DD: Right now, it’s basically up to each department for which data they wish to publish. I don’t really have the ability to tell departments which data they should publish. I just help get the data on to the platform, and make sure we’re doing the right thing in getting it there. In terms of which datasets get published, and the reasons why we would publish one dataset over another – those decisions are siloed right now within each department. I think that’s the case with a lot of major cities. So, maybe the pressure will start growing on “How are you making those decisions? Why aren’t you just releasing more and more and more?”
We want to make it easier for departments to publish data at scale. And we have to be ready to do that. That’s why we’re focusing on operational processes and infrastructure. If we want to be able to start publishing real-time data from the “Internet of things” or devices — which are at much larger scales than we currently do now — we have to make sure the right things have happened early on, just to make sure we can publish data appropriately on an ongoing basis. So these questions like who decides what goes out become more and more interesting.
AD: What advice would you have for other cities who might also be thinking about these types of questions?
One of the interesting recommendations in the report is to keep the open data staff and privacy staff separate. We partner together a lot, so we started thinking. None of our positions have a funding mandate, so we had started thinking about whether the positions should be combined. The report points out, though, that it’s good to have more people thinking about these things, not less. Having separate staff looking at privacy versus open data is a good thing, because then you don’t have a single fatal point of failure. You have several people who are able to have a conversation about a particular dataset or project, and that’s a really good thing.
AD: Do you have ideas or suggestions for cities that might not have the same resources as Seattle?

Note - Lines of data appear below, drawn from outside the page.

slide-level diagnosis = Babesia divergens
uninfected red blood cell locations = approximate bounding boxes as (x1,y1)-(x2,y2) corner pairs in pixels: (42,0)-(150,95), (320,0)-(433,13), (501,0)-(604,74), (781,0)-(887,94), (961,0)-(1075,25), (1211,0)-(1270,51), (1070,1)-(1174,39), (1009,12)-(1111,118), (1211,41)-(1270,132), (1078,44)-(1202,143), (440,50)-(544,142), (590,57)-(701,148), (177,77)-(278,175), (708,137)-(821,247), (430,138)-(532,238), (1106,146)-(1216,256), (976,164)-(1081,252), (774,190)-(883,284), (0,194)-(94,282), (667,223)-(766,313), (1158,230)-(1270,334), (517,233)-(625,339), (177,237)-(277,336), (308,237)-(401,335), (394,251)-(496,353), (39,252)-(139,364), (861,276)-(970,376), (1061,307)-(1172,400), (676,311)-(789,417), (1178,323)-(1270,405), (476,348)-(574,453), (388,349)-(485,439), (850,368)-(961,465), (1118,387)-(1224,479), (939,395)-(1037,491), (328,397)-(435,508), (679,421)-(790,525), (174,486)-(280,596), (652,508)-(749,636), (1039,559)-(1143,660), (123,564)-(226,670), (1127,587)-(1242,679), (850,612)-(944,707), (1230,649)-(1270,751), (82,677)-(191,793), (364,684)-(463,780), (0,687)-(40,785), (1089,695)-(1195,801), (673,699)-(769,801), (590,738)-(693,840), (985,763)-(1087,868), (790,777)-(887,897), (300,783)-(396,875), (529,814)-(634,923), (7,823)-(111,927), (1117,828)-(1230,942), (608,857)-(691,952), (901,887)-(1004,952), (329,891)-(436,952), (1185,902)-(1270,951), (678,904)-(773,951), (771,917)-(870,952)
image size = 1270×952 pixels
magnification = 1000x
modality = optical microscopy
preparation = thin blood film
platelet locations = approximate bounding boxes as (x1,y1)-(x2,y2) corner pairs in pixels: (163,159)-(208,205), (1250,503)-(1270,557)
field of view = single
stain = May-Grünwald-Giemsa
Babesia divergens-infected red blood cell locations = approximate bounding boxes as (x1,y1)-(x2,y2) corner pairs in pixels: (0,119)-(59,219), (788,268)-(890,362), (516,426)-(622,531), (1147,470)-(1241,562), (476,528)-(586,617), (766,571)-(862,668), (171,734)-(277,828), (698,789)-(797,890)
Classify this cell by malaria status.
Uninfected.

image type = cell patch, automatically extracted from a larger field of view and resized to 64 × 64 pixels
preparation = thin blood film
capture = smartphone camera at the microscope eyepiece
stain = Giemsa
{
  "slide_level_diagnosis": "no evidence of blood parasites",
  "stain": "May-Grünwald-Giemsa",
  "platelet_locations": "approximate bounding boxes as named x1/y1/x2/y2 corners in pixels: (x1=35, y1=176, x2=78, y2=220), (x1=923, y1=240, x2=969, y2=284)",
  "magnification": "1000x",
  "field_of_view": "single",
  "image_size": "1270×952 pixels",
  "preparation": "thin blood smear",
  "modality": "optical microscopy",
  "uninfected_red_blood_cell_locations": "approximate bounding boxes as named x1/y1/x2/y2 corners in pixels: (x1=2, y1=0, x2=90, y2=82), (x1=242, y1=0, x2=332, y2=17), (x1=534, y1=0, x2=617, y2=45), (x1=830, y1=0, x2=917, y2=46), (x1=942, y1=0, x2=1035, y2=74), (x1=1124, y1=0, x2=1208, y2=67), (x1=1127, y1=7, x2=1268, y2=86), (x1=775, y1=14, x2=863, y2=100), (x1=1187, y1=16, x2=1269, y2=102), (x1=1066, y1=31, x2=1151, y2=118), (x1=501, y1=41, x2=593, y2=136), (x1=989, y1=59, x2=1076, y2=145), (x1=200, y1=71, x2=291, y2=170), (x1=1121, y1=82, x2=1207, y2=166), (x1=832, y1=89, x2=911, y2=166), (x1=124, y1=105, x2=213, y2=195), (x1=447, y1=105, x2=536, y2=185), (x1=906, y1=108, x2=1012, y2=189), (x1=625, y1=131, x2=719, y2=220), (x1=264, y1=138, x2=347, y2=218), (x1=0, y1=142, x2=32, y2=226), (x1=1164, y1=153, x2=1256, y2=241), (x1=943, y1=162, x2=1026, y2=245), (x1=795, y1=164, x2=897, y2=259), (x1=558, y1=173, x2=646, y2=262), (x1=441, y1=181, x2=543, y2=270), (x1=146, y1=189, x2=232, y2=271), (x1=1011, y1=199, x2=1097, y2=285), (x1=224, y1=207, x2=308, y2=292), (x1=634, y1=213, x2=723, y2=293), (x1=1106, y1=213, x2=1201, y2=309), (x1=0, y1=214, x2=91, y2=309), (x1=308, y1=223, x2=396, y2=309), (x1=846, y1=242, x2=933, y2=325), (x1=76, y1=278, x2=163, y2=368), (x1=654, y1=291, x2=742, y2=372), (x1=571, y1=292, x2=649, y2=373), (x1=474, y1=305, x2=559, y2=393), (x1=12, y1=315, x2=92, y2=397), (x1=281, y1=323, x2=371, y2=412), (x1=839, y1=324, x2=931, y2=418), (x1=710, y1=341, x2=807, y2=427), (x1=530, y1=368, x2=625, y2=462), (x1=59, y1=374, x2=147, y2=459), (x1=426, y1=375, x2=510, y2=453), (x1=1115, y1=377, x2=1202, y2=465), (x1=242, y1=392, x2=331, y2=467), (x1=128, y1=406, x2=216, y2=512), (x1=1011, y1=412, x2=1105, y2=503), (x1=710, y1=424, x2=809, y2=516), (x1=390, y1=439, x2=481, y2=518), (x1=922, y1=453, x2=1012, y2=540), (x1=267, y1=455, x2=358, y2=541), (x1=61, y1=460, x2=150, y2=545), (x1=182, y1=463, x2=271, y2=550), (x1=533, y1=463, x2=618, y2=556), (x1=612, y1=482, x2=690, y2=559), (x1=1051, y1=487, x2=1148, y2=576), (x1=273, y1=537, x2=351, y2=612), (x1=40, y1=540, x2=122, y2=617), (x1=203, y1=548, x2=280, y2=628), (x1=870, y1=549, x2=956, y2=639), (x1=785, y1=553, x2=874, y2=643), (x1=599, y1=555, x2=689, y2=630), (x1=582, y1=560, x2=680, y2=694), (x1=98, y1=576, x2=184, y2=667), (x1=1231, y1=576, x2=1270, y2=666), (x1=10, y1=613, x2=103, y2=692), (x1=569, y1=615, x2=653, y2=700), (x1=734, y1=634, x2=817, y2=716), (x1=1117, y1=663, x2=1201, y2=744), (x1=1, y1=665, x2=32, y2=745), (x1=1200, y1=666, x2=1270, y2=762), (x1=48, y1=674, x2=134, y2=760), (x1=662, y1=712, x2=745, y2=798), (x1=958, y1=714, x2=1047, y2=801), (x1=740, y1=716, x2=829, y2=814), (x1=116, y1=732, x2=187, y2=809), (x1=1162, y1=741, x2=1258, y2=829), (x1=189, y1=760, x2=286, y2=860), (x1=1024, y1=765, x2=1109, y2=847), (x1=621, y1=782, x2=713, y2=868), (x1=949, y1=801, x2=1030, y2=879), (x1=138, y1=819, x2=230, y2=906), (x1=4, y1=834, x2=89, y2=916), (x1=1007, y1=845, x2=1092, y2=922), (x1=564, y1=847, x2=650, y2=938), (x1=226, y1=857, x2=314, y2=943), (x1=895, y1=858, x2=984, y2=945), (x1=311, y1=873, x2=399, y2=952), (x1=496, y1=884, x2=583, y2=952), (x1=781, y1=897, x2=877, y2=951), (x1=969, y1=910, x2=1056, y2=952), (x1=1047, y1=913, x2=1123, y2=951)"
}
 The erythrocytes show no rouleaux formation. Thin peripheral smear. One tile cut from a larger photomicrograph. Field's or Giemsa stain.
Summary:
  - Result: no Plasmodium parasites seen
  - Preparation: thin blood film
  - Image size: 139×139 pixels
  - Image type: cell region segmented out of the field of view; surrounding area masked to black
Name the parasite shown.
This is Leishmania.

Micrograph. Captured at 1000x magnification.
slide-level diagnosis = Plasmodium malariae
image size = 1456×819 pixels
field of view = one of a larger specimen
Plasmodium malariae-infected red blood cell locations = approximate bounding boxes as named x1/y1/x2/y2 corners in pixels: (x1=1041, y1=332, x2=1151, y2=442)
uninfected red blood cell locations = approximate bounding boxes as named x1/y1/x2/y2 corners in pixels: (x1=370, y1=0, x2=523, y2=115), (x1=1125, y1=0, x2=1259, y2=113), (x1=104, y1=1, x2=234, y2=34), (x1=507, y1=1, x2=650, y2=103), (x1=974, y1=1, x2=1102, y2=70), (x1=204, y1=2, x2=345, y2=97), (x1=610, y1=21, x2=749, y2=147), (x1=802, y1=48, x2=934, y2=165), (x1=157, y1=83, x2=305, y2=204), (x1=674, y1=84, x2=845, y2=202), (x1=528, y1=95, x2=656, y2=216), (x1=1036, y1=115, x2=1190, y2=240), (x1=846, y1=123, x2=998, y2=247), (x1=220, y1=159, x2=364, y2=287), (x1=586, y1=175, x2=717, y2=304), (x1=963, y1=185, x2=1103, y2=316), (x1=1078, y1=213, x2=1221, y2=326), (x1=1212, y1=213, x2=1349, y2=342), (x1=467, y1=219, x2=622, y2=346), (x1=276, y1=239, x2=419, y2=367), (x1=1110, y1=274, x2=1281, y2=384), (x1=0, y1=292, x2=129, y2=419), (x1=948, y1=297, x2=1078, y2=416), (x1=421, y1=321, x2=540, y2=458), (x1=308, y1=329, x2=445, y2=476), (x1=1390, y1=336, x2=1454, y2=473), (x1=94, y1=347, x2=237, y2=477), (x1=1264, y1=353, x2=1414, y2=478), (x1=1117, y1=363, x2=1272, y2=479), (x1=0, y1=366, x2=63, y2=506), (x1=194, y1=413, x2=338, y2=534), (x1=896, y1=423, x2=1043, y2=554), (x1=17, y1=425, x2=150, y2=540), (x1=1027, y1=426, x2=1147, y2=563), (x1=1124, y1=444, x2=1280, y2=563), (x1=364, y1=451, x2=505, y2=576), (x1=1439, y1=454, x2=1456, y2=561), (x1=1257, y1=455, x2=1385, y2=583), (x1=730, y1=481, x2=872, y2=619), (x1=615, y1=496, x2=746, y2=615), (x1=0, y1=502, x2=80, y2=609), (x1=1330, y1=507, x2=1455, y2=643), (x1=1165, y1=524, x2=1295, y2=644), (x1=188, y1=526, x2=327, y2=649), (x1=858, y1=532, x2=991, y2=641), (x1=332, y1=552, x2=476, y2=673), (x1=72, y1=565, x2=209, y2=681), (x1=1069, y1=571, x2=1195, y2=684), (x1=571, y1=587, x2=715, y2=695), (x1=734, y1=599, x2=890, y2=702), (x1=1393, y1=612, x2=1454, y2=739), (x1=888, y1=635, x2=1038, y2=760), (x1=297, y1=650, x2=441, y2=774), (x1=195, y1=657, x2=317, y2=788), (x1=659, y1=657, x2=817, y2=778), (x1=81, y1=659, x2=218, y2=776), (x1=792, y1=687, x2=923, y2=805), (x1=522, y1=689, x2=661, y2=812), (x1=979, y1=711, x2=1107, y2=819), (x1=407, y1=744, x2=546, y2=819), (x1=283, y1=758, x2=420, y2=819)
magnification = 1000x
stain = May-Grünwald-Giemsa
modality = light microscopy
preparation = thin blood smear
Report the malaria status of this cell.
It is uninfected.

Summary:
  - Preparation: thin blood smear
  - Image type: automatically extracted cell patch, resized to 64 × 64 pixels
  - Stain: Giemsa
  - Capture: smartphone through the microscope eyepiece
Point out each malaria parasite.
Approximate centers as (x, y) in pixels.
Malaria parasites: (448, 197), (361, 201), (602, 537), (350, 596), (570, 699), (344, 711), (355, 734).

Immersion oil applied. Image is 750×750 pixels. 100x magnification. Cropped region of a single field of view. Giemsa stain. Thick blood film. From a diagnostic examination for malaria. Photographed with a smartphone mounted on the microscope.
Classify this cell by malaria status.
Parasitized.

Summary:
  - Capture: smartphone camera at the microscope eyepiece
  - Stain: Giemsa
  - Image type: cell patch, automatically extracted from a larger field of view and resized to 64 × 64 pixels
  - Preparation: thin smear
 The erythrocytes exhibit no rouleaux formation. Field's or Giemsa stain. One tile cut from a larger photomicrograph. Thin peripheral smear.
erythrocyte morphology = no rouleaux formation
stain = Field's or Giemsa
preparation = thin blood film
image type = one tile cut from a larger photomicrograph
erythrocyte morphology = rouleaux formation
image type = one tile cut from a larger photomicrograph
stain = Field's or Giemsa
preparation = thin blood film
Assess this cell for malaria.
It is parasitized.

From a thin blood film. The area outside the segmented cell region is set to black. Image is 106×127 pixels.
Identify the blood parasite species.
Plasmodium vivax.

DD: We have a lot of smaller governments reach out to us already. Usually, what I say to them is that, if at all possible, it’s good to have a separation between privacy staff and open data staff. I think having someone within your government who is focused primarily on ideas of privacy and risk separate from the people who publish open data is something you should look to have, no matter how large your organization is.
The other thing is that we are going to strive to make Seattle’s implementation process as public as possible. We’ve already published the findings of the report. I’m hoping in a few months, we’ll also be able to say, ‘here’s what we did’ or ‘here’s what we plan to do’, so that other cities can see how we took a lot of big recommendations and honed them down to a list of actionable steps. Hopefully, us being transparent and sharing as much as we can will help other cities as well.